--- WHAT YOU NEED TO DO ---
Can you write out the material below word for word, leaving the pictures out?

[Records]
........
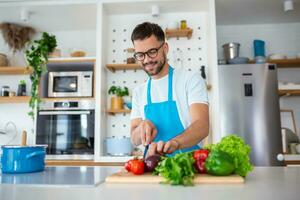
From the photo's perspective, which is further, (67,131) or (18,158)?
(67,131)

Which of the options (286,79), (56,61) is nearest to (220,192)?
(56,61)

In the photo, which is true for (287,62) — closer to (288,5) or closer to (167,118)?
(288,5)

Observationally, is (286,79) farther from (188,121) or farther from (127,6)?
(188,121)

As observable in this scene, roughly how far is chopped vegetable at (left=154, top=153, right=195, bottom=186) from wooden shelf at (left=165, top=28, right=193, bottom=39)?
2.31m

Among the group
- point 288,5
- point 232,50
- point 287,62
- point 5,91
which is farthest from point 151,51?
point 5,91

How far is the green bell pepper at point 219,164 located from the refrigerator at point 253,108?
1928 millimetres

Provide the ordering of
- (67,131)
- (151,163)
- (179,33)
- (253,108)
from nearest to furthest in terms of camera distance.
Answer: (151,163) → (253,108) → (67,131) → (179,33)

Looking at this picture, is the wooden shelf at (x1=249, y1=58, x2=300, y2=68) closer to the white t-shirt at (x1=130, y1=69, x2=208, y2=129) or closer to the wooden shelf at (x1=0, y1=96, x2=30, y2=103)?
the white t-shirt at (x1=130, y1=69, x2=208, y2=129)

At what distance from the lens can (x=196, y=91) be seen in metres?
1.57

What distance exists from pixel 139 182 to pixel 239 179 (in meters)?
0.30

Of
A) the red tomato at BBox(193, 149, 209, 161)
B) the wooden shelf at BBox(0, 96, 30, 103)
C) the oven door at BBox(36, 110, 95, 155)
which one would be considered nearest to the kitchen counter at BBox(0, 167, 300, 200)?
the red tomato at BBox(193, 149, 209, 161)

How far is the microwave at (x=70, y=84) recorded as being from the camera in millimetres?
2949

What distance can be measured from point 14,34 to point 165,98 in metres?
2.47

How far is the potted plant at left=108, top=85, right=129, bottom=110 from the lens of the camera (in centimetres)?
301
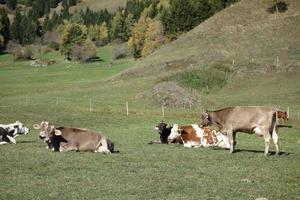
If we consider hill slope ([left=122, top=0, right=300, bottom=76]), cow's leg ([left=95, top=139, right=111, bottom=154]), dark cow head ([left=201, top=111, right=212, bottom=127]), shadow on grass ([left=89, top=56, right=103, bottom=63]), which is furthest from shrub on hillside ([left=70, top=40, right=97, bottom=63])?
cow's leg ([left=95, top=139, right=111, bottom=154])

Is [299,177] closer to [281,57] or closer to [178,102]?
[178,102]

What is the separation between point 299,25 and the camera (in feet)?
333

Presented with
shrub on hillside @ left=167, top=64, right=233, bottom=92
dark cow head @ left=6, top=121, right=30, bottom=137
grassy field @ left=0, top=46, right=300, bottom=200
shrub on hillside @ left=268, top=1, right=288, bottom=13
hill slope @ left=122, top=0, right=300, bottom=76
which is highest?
........
--- SOLUTION TO THIS PROBLEM ---
From the photo's perspective, which is further, (67,131) or (18,158)?
(67,131)

Which of the options (286,79), (56,61) is nearest to (220,192)?
(56,61)

In the photo, which is true for (287,62) — closer to (288,5) or closer to (167,118)?
(288,5)

Observationally, is (286,79) farther from (188,121) or farther from (127,6)?
(188,121)

As observable in this scene, roughly how far is chopped vegetable at (left=154, top=153, right=195, bottom=186) from wooden shelf at (left=165, top=28, right=193, bottom=39)?
2.31m

Among the group
- point 288,5
- point 232,50
- point 287,62
- point 5,91
which is farthest from point 151,51?
point 5,91

How far is the green bell pepper at point 219,164 located from the refrigerator at point 253,108?
1928 millimetres

Provide the ordering of
- (67,131)
- (151,163)
- (179,33)
- (253,108)
from nearest to furthest in terms of camera distance.
Answer: (151,163) → (253,108) → (67,131) → (179,33)

Looking at this picture, is the wooden shelf at (x1=249, y1=58, x2=300, y2=68) closer to the white t-shirt at (x1=130, y1=69, x2=208, y2=129) or closer to the wooden shelf at (x1=0, y1=96, x2=30, y2=103)?
the white t-shirt at (x1=130, y1=69, x2=208, y2=129)

At what distance from the lens can (x=196, y=91) be seen in metres?
1.57

What distance exists from pixel 139 182 to pixel 239 179 (in meters)?
0.30

Of
A) the red tomato at BBox(193, 149, 209, 161)
B) the wooden shelf at BBox(0, 96, 30, 103)
C) the oven door at BBox(36, 110, 95, 155)
which one would be considered nearest to the kitchen counter at BBox(0, 167, 300, 200)?
the red tomato at BBox(193, 149, 209, 161)

How far is the microwave at (x=70, y=84) recorded as being from the camera in millimetres?
2949

What distance can be measured from point 14,34 to point 165,98 in metres?
2.47

How far is the potted plant at left=108, top=85, right=129, bottom=110 from the lens of the camera (in centimetres)?
301
If we consider hill slope ([left=122, top=0, right=300, bottom=76]), cow's leg ([left=95, top=139, right=111, bottom=154]), dark cow head ([left=201, top=111, right=212, bottom=127]), shadow on grass ([left=89, top=56, right=103, bottom=63]), which is furthest from shrub on hillside ([left=70, top=40, right=97, bottom=63])?
cow's leg ([left=95, top=139, right=111, bottom=154])

Is [299,177] closer to [281,57] or closer to [178,102]?
[178,102]

What is the separation between point 299,25 and the camera (in feet)?
333

Presented with
shrub on hillside @ left=167, top=64, right=233, bottom=92
dark cow head @ left=6, top=121, right=30, bottom=137
grassy field @ left=0, top=46, right=300, bottom=200
shrub on hillside @ left=268, top=1, right=288, bottom=13
hill slope @ left=122, top=0, right=300, bottom=76
which is highest?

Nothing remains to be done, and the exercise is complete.